Exercise tasks –
- 1) Can you reproduce, word for word, the part of the Facebook thread that opens with the words containing "## sunflower (Dec" and closes with "(Feb 2, 2010)"?
- 2) How many lines in the records contain the word "column"? Reply with the number alone.

## BEGIN Passage

# Facebook SUcks



## sunflower (Dec 15, 2008)

So I dont know why I do this to myself. BUT I am still friends with the Ex Best Friend and well she just looks so happy and has friends that I dont have and I get so depressssssssssed...... WHY do I do this does anyone else get this way.


----------



## Tanelornpete (Feb 2, 2010)

You do it because you get a payoff from it. You get to be miserable and feel all bad for yourself!


----------



## okeydokie (Sep 10, 2008)

i agree with the thread title, i deactivated my brief account several months ago


----------



## tj71 (Jul 20, 2010)

I agree...facebook sucks. I F'n hate it!


----------



## DawnD (Sep 23, 2009)

Delete her. Problem solved. Stop worrying about who she has in her life and make sure you and your husband are still becoming closer and working on your marriage together.


----------



## Kitty's Affair (Aug 17, 2010)

It's hard to judge a person's happiness from their facebook. People sometimes use their profiles to create an image or persona of the person they'd like to be. The fact that her facebook page makes her look so delighted may be indicative of her trying to disguise what's really going on with her life. As you mentioned you two are no longer close and still she is your "facebook friend" so not everyone that's her friend is someone that she is actually friends with in real life.

## END Passage
## BEGIN Provided records

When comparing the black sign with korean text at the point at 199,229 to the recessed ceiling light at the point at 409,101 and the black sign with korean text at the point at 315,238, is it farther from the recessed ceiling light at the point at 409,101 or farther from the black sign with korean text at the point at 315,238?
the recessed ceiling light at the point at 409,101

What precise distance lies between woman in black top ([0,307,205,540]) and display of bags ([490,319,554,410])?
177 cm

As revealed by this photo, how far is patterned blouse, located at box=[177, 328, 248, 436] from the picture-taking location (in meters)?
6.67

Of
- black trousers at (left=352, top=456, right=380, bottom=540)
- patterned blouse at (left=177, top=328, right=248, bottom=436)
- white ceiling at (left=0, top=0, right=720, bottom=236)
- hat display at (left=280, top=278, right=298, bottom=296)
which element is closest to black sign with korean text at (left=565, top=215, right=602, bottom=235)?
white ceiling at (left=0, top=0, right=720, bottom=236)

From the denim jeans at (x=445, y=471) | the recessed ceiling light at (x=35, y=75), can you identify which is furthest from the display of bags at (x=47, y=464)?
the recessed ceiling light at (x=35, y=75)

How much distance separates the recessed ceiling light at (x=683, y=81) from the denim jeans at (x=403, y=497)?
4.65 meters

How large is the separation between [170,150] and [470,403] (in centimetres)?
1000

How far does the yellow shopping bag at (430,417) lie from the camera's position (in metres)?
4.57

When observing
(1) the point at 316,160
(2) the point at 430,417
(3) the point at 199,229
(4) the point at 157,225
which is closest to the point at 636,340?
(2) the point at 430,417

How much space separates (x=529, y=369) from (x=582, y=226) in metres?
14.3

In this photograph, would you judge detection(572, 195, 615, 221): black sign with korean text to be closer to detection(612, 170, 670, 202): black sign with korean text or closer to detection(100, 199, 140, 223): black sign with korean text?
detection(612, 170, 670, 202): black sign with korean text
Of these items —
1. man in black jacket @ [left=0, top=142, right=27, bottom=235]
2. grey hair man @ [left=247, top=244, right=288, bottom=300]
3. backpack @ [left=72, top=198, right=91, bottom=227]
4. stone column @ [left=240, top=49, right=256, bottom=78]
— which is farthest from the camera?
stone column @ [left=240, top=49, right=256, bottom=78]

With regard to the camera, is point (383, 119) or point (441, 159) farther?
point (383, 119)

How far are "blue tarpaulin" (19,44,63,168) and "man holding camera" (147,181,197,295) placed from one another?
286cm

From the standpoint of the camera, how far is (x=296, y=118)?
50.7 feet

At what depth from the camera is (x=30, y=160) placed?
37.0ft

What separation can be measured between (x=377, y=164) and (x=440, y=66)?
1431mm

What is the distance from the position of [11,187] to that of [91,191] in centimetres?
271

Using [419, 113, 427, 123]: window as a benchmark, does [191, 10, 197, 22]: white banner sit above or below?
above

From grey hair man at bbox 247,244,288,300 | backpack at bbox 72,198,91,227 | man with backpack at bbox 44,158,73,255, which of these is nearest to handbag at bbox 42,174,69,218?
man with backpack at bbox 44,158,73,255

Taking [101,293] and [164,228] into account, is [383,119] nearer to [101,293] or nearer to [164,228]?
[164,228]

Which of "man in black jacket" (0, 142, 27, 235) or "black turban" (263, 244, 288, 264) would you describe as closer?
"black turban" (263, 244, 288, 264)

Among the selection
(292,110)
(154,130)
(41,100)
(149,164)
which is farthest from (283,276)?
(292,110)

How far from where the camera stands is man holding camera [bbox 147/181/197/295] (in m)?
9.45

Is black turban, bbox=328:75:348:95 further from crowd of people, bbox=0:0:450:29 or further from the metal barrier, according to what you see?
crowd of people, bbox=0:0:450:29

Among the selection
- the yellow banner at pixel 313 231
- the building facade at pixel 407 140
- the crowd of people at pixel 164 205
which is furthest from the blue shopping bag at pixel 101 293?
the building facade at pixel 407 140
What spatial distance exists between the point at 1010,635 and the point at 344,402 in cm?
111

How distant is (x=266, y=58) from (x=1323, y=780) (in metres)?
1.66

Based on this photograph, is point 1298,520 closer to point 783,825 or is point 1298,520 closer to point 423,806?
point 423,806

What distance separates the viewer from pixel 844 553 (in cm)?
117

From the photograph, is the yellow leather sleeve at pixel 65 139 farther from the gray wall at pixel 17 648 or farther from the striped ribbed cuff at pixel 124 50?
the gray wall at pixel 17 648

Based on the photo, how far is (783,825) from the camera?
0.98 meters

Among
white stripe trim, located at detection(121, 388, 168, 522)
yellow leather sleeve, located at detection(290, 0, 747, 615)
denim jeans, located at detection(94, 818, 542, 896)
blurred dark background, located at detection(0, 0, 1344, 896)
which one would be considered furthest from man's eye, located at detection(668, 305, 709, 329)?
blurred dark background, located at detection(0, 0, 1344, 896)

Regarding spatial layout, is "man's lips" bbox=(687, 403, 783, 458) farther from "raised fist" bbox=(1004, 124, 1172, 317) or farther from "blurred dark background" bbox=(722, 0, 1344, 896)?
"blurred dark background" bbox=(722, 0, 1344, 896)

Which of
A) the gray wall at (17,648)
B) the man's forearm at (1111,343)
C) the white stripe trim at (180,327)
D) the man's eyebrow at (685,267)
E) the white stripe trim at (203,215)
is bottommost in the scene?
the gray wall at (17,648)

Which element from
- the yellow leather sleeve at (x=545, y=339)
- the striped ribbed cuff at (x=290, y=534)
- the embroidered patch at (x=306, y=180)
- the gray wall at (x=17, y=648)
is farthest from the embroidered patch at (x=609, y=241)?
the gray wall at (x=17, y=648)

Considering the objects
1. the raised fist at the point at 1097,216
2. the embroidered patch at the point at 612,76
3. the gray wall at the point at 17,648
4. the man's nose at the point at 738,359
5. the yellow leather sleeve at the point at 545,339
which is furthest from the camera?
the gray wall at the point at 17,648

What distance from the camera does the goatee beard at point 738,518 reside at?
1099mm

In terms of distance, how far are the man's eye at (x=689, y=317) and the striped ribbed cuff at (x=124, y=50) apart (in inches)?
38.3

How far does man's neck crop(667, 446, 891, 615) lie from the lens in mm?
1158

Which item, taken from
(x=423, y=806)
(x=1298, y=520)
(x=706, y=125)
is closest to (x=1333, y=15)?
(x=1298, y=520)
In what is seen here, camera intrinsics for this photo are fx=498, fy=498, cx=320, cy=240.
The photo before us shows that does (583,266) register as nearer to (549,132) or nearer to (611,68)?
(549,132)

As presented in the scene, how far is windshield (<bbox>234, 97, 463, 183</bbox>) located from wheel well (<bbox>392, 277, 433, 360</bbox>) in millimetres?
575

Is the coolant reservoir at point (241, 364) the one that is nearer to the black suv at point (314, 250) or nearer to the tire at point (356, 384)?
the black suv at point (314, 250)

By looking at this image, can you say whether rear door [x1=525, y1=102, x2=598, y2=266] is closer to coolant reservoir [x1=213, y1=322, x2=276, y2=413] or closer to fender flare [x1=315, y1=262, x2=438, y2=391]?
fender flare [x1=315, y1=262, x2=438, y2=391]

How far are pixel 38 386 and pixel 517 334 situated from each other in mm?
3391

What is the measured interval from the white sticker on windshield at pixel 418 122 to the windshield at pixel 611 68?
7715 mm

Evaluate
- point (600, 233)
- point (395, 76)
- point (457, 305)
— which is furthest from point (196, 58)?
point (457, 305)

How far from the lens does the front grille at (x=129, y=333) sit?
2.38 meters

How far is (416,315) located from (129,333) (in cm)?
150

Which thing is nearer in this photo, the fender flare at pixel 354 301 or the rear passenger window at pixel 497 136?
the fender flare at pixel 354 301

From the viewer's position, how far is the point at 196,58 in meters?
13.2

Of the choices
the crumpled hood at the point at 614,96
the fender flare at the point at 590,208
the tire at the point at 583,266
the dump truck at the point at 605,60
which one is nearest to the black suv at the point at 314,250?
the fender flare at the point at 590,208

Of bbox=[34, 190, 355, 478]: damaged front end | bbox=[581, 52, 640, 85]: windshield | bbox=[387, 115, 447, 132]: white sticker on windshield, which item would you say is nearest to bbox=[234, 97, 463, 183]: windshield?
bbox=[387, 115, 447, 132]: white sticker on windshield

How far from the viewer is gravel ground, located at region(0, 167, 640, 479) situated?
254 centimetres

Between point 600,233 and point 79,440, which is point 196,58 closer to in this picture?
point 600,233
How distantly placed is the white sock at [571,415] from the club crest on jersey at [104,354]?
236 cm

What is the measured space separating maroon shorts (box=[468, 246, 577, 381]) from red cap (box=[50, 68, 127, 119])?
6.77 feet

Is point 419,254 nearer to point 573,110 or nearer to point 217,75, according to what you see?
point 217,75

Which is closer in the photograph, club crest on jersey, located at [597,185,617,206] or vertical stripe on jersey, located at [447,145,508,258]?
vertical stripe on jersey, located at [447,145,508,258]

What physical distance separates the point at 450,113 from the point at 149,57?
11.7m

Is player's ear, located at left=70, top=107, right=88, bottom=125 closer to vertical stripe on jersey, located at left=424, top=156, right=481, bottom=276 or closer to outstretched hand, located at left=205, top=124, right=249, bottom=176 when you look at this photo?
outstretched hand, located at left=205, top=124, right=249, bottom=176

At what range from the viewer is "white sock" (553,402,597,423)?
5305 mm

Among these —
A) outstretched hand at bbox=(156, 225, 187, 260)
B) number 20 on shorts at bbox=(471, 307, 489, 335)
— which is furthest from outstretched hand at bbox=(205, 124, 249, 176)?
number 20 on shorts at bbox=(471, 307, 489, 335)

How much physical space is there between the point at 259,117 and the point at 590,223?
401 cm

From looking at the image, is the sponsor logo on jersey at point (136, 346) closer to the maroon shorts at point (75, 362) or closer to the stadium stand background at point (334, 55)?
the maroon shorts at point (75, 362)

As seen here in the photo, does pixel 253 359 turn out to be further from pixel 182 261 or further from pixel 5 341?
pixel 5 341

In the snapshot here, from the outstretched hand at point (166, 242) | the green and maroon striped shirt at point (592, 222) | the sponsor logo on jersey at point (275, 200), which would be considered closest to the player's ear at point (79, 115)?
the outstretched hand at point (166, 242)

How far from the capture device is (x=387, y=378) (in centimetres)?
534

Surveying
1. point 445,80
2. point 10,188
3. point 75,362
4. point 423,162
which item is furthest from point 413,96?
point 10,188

## END Provided records

Responses to the tasks –
- 1)
## sunflower (Dec 15, 2008)

So I dont know why I do this to myself. BUT I am still friends with the Ex Best Friend and well she just looks so happy and has friends that I dont have and I get so depressssssssssed...... WHY do I do this does anyone else get this way.


----------



## Tanelornpete (Feb 2, 2010)

- 2) 2